Sabes cuántos vivimos actualmente en esta miserable condición de esclavitud? —preguntó Emanuel.
—En Argel, el bajá posee alrededor de dos mil esclavos. Por eso Barbarroja mandó construir tres inmensos presidios subterráneos. Pero hay por lo menos quince mil más que pertenecen a particulares, en una ciudad que cuenta aproximadamente con ochenta mil almas. La mayoría también son cristianos, pero su suerte es mucho más envidiable que la nuestra. Viven en la casa de su amo y suelen recibir buen trato. Pueden moverse libremente por la ciudad para servir a su propietario, con la condición de volver siempre antes de que anochezca.
—¡Nuestra desgracia es haber sido comprados por el hijo de Barbarroja y estar pudriéndonos en este sórdido presidio! —dijo Emanuel—. ¡Y pensar que nos alegrábamos de haber sido elegidos por el bajá!
Georges fue bruscamente interrumpido por un esclavo borracho como una cuba que se desplomó sobre él.
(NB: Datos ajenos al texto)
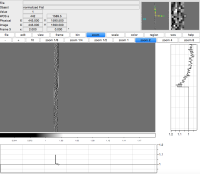 curvedFiberTraceNormalizedFlatFromDRP_STELLA_DATA_profile_too_narrow.png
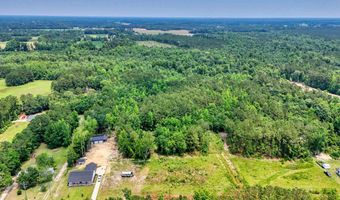 Valley Forge Rd, Aynor, SC 29511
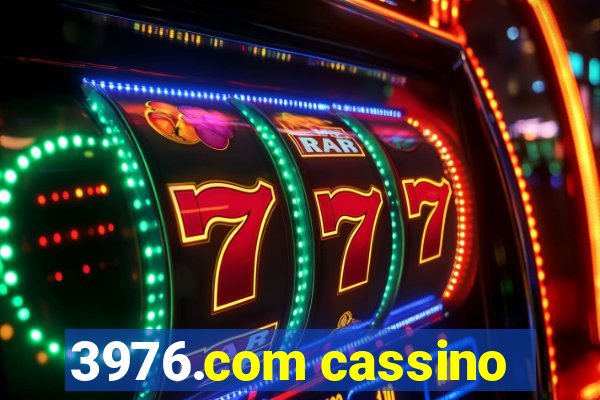 3976.com cassino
Se quitó de encima como pudo el cuerpo, que apestaba tanto a vinazo como a mugre, y lo confió a sus compañeros de dormitorio para que lo llevaran a su hamaca.
—¡Desgraciadamente es el único placer que todavía se nos permite! —dijo, sentándose de nuevo.
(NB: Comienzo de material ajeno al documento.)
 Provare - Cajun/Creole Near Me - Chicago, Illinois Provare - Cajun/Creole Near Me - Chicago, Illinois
—¿Aquí no hay putas como en todos los puertos del mundo? —preguntó Emanuel, que había captado perfectamente la alusión del francés.
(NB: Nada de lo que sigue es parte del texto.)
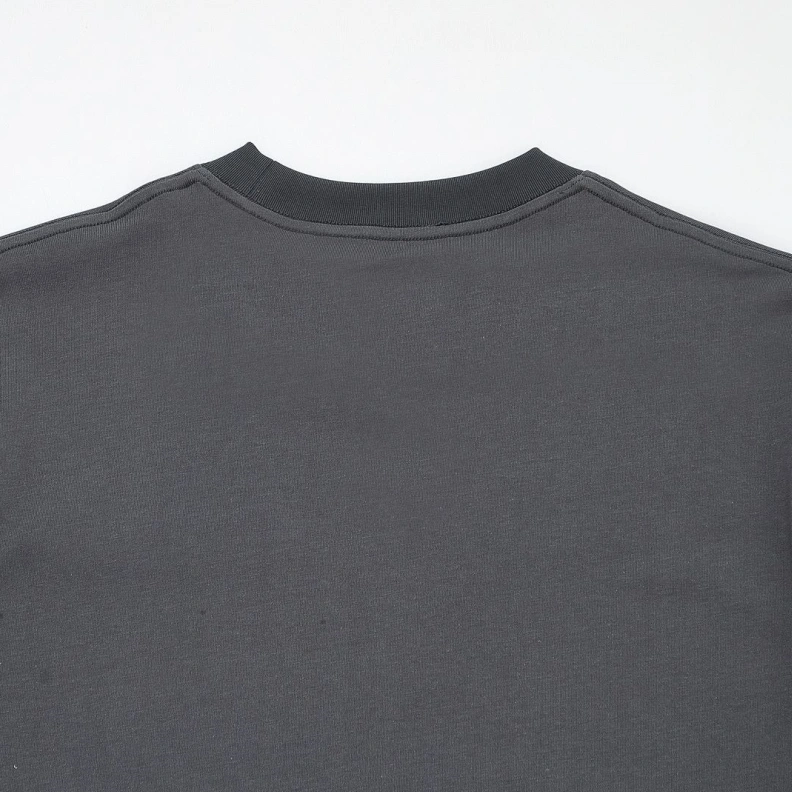 Functional Prxdx T-Shirts 102535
—¡Por supuesto! La ciudad rebosa de mujeres de vida alegre. Esclavas cristianas vendidas por sus amos e incluso musulmanas repudiadas, viudas y sin otros recursos. Pero nos están vedadas, puesto que no podemos pasar la noche fuera del presidio.
Georges hizo una pausa antes de continuar en un tono confidencial:
—Es posible llegar a un acuerdo con los jenízaros y los patrones a cuya casa vas a trabajar al final de la jornada para estar con una mujer. Pero es muy caro y hay que tener muchas ganas de cambiar un mes de sudor por diez minutos de placer.
—¡A qué nos vemos reducidos! —masculló Emanuel—. ¡Quiera Dios liberarnos lo antes posible de este infierno!
—Eso dependerá sobre todo de la prisa que se den vuestros familiares en pagar vuestro rescate. ¡Y de la suerte de que llegue a manos del bajá!
Emanuel y Giovanni intercambiaron una sombría mirada. Como habían mentido al reis de la nave y al bajá, no había nada que esperar por ese lado. Giovanni incluso pensó que había que organizar cuanto antes la evasión, pues, tan pronto los emisarios del bajá volvieran con las manos vacías de Italia, los corsarios les harían pagar caro su embuste. Conocía poco a Georges, pero intuía que podía confiar en él. Así pues, se arriesgó a ser sincero. Miró a Emanuel con una expresión de complicidad. Este último entendió el mensaje y asintió con un ligero movimiento de cabeza.
—Georges, tenemos que contarte algo importante —murmuró Giovanni acercándose al francés para estar seguro de que ningún oído indiscreto pudiera oírlo.